Kalapas Perempuan Kelas IIB Bengkulu, Suci Winarsih, menegaskan bahwa program pertanian merupakan pilar penting dalam memberikan pembinaan berkelanjutan di Bumi Merah Putih.
”Kami terus mendorong warga binaan untuk mengikuti kegiatan yang produktif dan memiliki nilai keterampilan. Melalui budidaya tanaman seperti kangkung, mereka tidak hanya belajar bercocok tanam, tetapi juga dilatih untuk memiliki rasa tanggung jawab, disiplin, dan kemandirian sebagai bekal setelah kembali ke masyarakat,” ungkap Suci.

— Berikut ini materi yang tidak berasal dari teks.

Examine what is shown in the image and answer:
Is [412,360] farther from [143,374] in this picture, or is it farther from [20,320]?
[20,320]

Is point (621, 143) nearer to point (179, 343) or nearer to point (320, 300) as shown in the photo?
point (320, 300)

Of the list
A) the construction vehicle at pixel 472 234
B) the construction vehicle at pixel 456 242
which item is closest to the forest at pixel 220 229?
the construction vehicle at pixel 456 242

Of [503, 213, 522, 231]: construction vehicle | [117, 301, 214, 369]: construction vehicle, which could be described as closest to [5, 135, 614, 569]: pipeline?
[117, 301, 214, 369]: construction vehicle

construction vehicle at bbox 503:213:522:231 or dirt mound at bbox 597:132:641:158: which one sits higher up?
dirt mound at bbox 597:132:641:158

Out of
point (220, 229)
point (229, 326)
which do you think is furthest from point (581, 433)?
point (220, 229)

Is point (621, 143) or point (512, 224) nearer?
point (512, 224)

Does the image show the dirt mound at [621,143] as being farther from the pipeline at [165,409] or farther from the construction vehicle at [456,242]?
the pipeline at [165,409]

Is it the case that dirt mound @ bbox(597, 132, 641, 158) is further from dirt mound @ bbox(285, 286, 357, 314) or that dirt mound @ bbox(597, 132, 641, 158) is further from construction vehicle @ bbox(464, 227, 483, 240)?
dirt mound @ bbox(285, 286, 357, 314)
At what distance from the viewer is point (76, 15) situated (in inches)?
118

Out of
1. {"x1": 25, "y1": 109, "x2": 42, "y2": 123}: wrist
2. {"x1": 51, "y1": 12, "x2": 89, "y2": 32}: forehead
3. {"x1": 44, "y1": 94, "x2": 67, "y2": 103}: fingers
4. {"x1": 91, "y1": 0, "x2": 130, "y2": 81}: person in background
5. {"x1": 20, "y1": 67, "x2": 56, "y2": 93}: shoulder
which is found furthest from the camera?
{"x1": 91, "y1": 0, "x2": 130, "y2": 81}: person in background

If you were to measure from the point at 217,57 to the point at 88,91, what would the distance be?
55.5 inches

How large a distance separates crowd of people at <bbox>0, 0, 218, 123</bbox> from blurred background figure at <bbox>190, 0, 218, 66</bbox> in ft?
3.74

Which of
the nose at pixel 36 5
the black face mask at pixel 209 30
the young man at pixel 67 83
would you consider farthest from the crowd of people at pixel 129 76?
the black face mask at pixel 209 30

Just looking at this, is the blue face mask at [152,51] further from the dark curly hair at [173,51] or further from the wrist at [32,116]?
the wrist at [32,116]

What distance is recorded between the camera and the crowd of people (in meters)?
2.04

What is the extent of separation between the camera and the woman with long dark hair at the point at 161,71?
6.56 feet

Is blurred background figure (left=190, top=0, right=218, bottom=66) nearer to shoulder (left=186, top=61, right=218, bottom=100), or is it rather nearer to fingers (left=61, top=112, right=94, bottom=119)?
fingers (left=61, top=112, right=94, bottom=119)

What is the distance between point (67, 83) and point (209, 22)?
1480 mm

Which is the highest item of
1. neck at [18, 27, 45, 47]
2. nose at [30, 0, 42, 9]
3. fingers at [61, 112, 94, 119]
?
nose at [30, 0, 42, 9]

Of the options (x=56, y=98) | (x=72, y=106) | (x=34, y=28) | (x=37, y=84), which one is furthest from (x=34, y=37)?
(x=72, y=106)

Ia juga menambahkan bahwa hasil dari program pembinaan ini diharapkan mampu memberikan manfaat nyata sekaligus mendongkrak motivasi warga binaan untuk terus menggali dan mengembangkan potensi diri selama menjalani masa pidana.
Keberhasilan panen kangkung ini mencerminkan efektivitas pembinaan kemandirian di LPP Kelas IIB Bengkulu. Dari proses sederhana menanam hingga memanen, para warga binaan membuktikan bahwa ketekunan dan konsistensi mampu membuahkan hasil yang bernilai positif.
Ke depannya, LPP Kelas IIB Bengkulu berkomitmen untuk terus konsisten menghadirkan program pembinaan produktif demi melahirkan individu-individu yang terampil, mandiri, serta siap kembali berkontribusi secara positif di tengah masyarakat Bumi Merah Putih.